In theory, the NHS has highly sophisticated processes for finance and activity planning. In practice they are rather less polished. So here are two changes that would transform planning for the better, says Rob Findlay

The purchaser-provider split is a quarter-century old, and an exact tariff has been attached to each spell of care for over a dozen years. The English NHS should be at the top of its game when it comes to activity and financial planning.

So teams of shiny-faced analysts regularly study the variation of demand through the seasons, adjust for backlogs that need clearing, and develop activity plans that are genuinely based on the needs and wishes of patients. If something unexpected happens, new plans are produced within days to adapt to the changing situation.

Experienced operational managers scrutinise control charts covering beds, theatres and clinics, to identify where performance can be improved and variation reduced. They use that intelligence to turn those activity plans into capacity plans for safe and efficient care.

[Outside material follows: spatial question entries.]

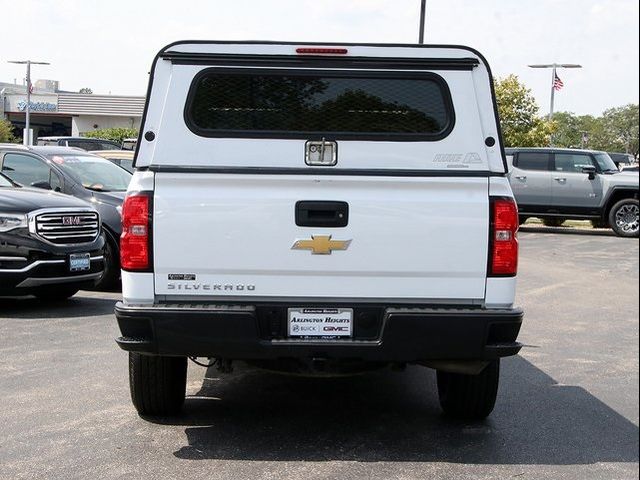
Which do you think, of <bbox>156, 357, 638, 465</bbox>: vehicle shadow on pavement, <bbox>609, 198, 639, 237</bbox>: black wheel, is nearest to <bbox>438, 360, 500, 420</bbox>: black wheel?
<bbox>156, 357, 638, 465</bbox>: vehicle shadow on pavement

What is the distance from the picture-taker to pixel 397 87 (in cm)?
460

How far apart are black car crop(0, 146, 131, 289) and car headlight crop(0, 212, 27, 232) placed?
1.75 meters

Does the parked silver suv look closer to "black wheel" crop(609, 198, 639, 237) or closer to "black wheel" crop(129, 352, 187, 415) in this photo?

Expert accountants diligently transform those capacity plans into solid financial plans, targeting investment where it is most needed, while nurturing the stability of services.

And perceptive commissioners contribute wider intelligence from across the health economy, so that opportunities from outside the trust are brought into play.

Thus, with wisdom and foresight, the financial books are balanced.

No resemblance

Stop sniggering at the back, please. Yes, I know it isn’t really like that. Nevertheless the following description is a dreadful caricature and bears no resemblance to any NHS planning process, living or dead…

Instead of starting with the needs of patients and working through to finance, the NHS puts the cart before the horse and performs the entire planning process in reverse order.

The only thing that really matters is the financial bottom line, so naturally the finance department takes charge. And this is all about the coming financial year, so it only happens annually.

Anything that happened last financial year is irrelevant because those accounts are “closed”. So the only historical data that is allowed to inform the process comes from the current financial year to date – that’s from April, until before the planning process begins in the autumn. Which unfortunately means that winter, when the NHS is under the greatest pressure, is ignored.

Finance departments know a lot about money, but they also have data about activity. It’s been heavily adjusted and filtered through the financial payments process, and bears only a passing resemblance to the real patients who occupy wards and theatres in the hospital. But happily commissioners have the very same activity data, and that makes it all right.

Ignoring demand

Unfortunately neither commissioners nor the finance department have any waiting list data, which would be essential if they wanted to base their planning on demand instead of activity. But commissioners anyway tend to muddle up concepts like demand, activity, capacity and budget, and can be heard saying things like “but that can’t be your demand, we didn’t buy that much”.

When they all get down to it, “planning” involves making a lot of complicated adjustments to historical finance figures, until they add up to the commissioner’s budget for next year (which is only finalised at the last minute). It’s far too complicated to work out how that money relates to activity, so activity is done separately. And so, after much labour, the plan is born.

Having scrimped on the weekly shop, the NHS then tops up with takeaways.

Operational managers were involved in the early stages of the planning process, but they neither recognise nor believe in the final version. So when pressures duly pop up in A&E, cancer and elective waiting times, managers have to fire-fight them with short-notice extra capacity at high marginal cost.

Two steps to better planning

Perhaps that was an exaggeration, but there is clearly a massive gap between vision and reality. Despite this unpromising starting point, I suggest it may be possible to bridge it.

The vision differs from reality in two key respects.

Firstly, planning should be based on demand not activity. So let’s include the elective waiting list in the NHS’s financial accounts, to reflect any shortfall in activity relative to demand. The waiting list is work which has been ordered but not yet done, so the financial commitment has arguably been made and should be accounted for – as a liability (to commissioners) or an asset (to trusts).

Secondly, let’s break free of the financial year, and instead have rolling assessments of historical financial performance over the last four quarters, and plans for the next four quarters. That would make planning much more adaptive. This is not outlandish - the NHS has already replaced annual with two-year planning, and there is precedent for the Treasury allowing the necessary carry-forward across financial years.

The changes wouldn’t need to be ‘big bang’ either – a health economy could pilot them with the blessing of the centre. With rolling quarterly planning and the waiting list costed on the balance sheet, the NHS could quickly move closer to the adaptive, demand-led planning it needs.

Dr Rob Findlay is director of Gooroo Ltd, whose online software is designed for adaptive, demand-led NHS planning.